13 -- Production Checklist¶

Before you go live, walk through this list.

Security¶

[ ] TLS termination configured (reverse proxy or load balancer)
[ ] auth.enabled: true and auth.allow_anonymous: false
[ ] API keys created for each service principal
[ ] RBAC roles assigned with least-privilege
[ ] Tool access policies set for sensitive tools
[ ] Secrets use environment variable interpolation (${VAR}), not plain text in config
[ ] Docker MCP servers use read_only: true and network: none where possible

Reliability¶

[ ] Health checks enabled on all MCP servers (health_check_interval_s)
[ ] Circuit breaker thresholds tuned (max_consecutive_failures)
[ ] MCP Server groups configured for critical MCP servers (at least 2 members)
[ ] min_healthy set to match your SLA requirements
[ ] Idle TTL set appropriately (300s for subprocess, 600s for containers)
[ ] Rate limiting enabled to prevent overload
[ ] Event store configured (event_store.driver: sqlite)

Observability¶

[ ] Prometheus scraping /metrics endpoint
[ ] Grafana dashboards imported from monitoring/grafana/
[ ] Alertmanager rules configured for:
MCP server state transitions to DEAD
Circuit breaker OPEN events
Health check failure rate above threshold
Tool call error rate above threshold
[ ] Structured JSON logging enabled (MCP_JSON_LOGS=true)
[ ] Log level set to INFO for production (MCP_LOG_LEVEL=INFO)

Configuration¶

[ ] Config file reviewed for correctness (no validate subcommand exists)
[ ] Hot-reload tested via mcp-hangar add API (no SIGHUP handler exists)
[ ] Environment-specific configs separated (dev/staging/prod)

Deployment¶

[ ] Running behind a reverse proxy (nginx, Caddy, Envoy)
[ ] Health probe endpoints exposed for orchestrator (/health/live, /health/ready, /health/startup)
[ ] Graceful shutdown configured (SIGTERM handling)
[ ] Resource limits set (memory, CPU) for container deployments
[ ] Persistent volume for event store SQLite database
[ ] Docker image pinned to specific version tag, not latest

Kubernetes (if applicable)¶

The MCP-Hangar Operator is an external component shipped from hangar-operator. See Recipe 11 for install instructions.

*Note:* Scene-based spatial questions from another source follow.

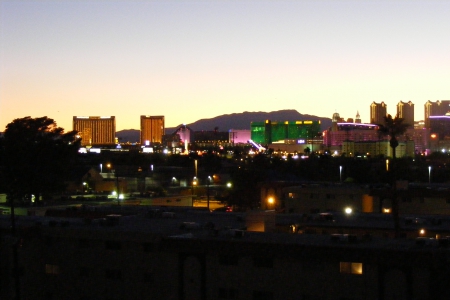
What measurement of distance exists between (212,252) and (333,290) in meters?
1.80

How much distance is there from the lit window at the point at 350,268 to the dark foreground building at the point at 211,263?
13mm

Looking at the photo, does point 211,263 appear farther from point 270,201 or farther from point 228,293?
point 270,201

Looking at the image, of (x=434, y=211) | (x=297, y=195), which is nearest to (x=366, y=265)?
(x=434, y=211)

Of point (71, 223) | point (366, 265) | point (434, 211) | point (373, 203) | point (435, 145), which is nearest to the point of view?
point (366, 265)

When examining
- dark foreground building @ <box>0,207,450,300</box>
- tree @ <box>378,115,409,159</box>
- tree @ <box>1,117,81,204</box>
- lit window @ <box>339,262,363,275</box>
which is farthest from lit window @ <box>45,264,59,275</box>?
tree @ <box>378,115,409,159</box>

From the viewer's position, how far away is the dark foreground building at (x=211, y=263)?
8461 mm

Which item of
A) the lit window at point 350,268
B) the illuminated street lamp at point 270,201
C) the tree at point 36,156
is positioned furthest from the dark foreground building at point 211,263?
the illuminated street lamp at point 270,201

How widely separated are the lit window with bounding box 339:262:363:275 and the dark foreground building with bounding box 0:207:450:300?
1cm

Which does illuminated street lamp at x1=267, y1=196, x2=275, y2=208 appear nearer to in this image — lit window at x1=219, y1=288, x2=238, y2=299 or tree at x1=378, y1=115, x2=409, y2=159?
tree at x1=378, y1=115, x2=409, y2=159

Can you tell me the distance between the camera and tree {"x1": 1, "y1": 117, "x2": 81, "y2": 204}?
18328 mm

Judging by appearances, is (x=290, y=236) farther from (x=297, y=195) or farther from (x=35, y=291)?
(x=297, y=195)

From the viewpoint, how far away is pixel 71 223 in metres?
12.1

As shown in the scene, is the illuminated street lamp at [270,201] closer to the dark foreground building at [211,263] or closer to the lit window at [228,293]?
the dark foreground building at [211,263]

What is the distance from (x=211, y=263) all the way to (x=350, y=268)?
6.64ft
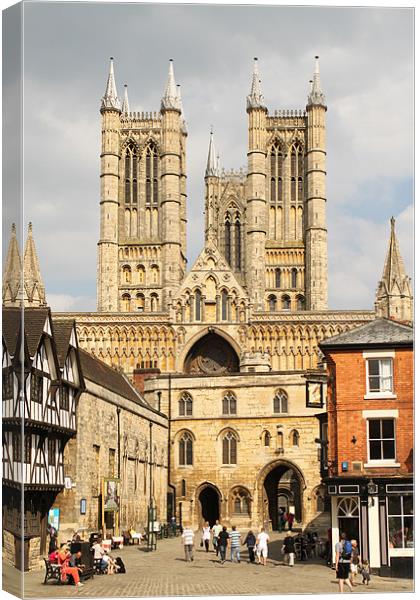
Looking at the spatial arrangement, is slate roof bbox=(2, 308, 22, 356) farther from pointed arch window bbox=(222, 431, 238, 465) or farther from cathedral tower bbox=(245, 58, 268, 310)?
cathedral tower bbox=(245, 58, 268, 310)

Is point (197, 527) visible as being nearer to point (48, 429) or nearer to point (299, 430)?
point (299, 430)

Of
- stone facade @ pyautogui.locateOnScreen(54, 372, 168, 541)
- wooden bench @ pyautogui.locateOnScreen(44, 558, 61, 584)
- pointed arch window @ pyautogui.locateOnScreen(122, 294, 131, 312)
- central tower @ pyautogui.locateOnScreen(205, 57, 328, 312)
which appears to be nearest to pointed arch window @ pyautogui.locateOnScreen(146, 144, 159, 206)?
central tower @ pyautogui.locateOnScreen(205, 57, 328, 312)

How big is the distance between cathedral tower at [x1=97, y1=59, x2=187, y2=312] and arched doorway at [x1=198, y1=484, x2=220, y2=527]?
36.4 metres

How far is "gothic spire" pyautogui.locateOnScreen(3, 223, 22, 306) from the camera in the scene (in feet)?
80.7

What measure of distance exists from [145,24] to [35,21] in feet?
9.52

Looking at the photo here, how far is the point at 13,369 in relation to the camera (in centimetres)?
2548

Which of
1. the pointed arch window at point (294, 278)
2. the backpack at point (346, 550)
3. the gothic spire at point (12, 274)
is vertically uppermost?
the pointed arch window at point (294, 278)

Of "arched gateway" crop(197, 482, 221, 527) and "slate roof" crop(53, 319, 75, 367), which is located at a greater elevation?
"slate roof" crop(53, 319, 75, 367)

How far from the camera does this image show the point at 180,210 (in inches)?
4085

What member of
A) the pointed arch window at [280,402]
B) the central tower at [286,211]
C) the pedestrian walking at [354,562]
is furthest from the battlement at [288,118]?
the pedestrian walking at [354,562]

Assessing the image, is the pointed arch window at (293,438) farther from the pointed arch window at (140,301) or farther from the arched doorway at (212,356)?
the pointed arch window at (140,301)

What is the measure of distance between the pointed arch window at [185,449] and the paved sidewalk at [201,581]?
23.7m

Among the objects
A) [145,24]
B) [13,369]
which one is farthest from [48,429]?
[145,24]

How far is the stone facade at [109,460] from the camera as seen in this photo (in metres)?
32.9
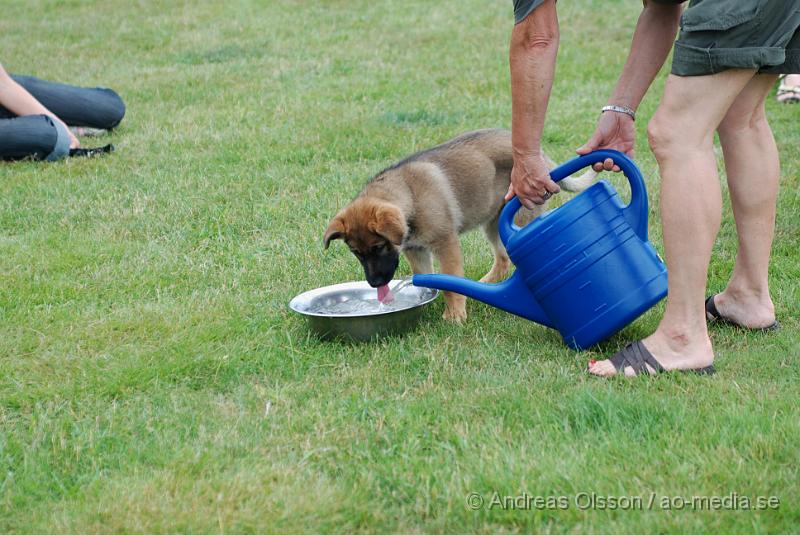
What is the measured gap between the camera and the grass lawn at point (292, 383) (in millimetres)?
2748

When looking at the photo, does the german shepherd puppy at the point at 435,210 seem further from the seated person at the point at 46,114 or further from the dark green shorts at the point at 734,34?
the seated person at the point at 46,114

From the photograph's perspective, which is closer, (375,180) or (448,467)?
(448,467)

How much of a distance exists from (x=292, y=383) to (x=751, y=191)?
1.96 m

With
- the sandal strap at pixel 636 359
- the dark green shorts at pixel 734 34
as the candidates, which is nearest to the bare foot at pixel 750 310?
the sandal strap at pixel 636 359

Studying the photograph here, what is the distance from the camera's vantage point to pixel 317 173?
6.53 metres

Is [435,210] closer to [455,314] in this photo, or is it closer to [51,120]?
[455,314]

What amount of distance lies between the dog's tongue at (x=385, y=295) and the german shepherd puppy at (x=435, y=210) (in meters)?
0.05

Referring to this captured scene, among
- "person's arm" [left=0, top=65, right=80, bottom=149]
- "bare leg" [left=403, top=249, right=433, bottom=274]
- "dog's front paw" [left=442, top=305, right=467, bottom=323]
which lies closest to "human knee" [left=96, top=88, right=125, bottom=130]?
"person's arm" [left=0, top=65, right=80, bottom=149]

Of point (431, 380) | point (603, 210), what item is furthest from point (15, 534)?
point (603, 210)

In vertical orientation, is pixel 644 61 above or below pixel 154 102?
above

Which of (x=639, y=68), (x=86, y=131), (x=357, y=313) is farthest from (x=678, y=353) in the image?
(x=86, y=131)

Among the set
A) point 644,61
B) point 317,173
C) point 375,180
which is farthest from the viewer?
point 317,173

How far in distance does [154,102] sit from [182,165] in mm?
2171

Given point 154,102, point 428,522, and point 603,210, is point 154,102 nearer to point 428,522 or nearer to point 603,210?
point 603,210
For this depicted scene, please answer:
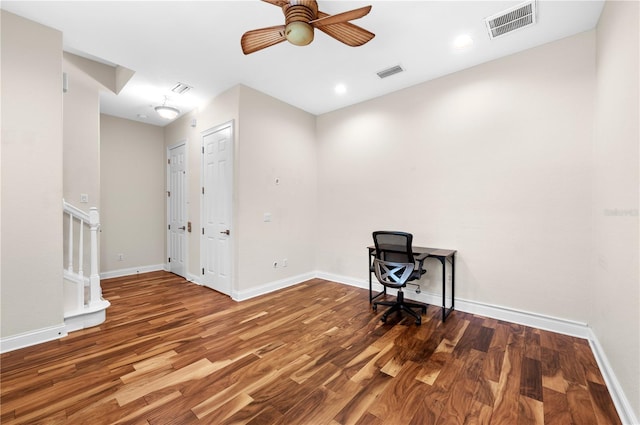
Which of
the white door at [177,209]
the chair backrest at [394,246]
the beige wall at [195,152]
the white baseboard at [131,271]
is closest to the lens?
the chair backrest at [394,246]

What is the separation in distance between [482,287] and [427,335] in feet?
3.57

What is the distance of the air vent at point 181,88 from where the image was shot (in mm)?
3838

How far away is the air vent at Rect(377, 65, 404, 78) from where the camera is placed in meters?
3.35

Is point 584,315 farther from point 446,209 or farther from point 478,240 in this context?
point 446,209

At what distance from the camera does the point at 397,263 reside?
3.12 metres

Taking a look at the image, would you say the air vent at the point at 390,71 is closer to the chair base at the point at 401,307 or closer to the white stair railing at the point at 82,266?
the chair base at the point at 401,307

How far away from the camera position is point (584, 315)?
8.75 feet

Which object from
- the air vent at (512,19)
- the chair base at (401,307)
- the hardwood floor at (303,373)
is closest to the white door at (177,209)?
the hardwood floor at (303,373)

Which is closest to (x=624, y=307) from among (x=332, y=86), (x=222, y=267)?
(x=332, y=86)

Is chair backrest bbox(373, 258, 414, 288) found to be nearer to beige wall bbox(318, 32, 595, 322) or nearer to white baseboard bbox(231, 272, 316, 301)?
beige wall bbox(318, 32, 595, 322)

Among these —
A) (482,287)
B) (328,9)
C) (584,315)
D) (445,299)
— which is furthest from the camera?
(445,299)

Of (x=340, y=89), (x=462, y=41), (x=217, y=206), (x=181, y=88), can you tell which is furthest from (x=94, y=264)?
(x=462, y=41)

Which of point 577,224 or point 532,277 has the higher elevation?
point 577,224

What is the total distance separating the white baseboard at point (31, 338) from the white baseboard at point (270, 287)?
180 centimetres
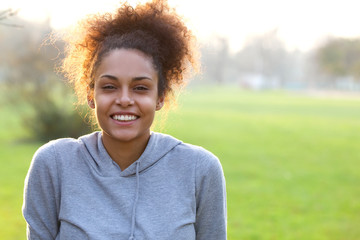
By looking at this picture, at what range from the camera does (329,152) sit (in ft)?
39.2

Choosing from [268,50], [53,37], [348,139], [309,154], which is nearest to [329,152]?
[309,154]

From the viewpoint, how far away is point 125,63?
6.86 ft

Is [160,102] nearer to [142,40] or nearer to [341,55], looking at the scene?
[142,40]

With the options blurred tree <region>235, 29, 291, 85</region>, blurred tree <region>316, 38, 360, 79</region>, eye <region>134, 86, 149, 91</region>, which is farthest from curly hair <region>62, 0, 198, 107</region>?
blurred tree <region>235, 29, 291, 85</region>

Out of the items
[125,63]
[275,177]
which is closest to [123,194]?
[125,63]

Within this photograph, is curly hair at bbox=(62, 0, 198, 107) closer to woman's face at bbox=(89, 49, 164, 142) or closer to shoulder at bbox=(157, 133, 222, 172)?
woman's face at bbox=(89, 49, 164, 142)

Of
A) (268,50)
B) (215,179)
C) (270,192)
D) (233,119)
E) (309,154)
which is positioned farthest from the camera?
(268,50)

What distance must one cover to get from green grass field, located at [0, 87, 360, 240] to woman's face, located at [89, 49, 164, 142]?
21.5 inches

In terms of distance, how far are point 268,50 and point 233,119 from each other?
58969mm

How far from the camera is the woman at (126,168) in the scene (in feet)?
6.61

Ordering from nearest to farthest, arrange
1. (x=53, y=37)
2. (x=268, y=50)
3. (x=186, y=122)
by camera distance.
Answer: (x=53, y=37), (x=186, y=122), (x=268, y=50)

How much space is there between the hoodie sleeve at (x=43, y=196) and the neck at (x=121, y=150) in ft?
0.80

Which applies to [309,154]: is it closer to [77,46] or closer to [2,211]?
[2,211]

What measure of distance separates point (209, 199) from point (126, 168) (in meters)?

[ ] MCP-Hangar Operator installed (see Recipe 11 prerequisites)
[ ] CRDs applied (MCPServer, MCPServerGroup, MCPDiscoverySource)
[ ] RBAC (Kubernetes) configured for operator service account
[ ] Network policies restricting MCP server-to-MCP server communication
[ ] Resource requests and limits in Helm values
[ ] PodDisruptionBudget for Hangar deployment

Testing¶

[ ] Failover tested: kill a primary MCP server, verify backup takes over
[ ] Cold start tested: invoke a tool on a cold MCP server, verify latency
[ ] Rate limit tested: flood API, verify 429 responses
[ ] Auth tested: invalid key returns 401, insufficient role returns 403
[ ] Config reload tested: edit config.yaml, verify changes apply
[ ] Recovery tested: kill all MCP servers, verify they reinitialize

Runbook¶

[ ] Incident response documented
[ ] MCP Server restart procedure documented
[ ] Config rollback procedure documented
[ ] Contact list for MCP server owners maintained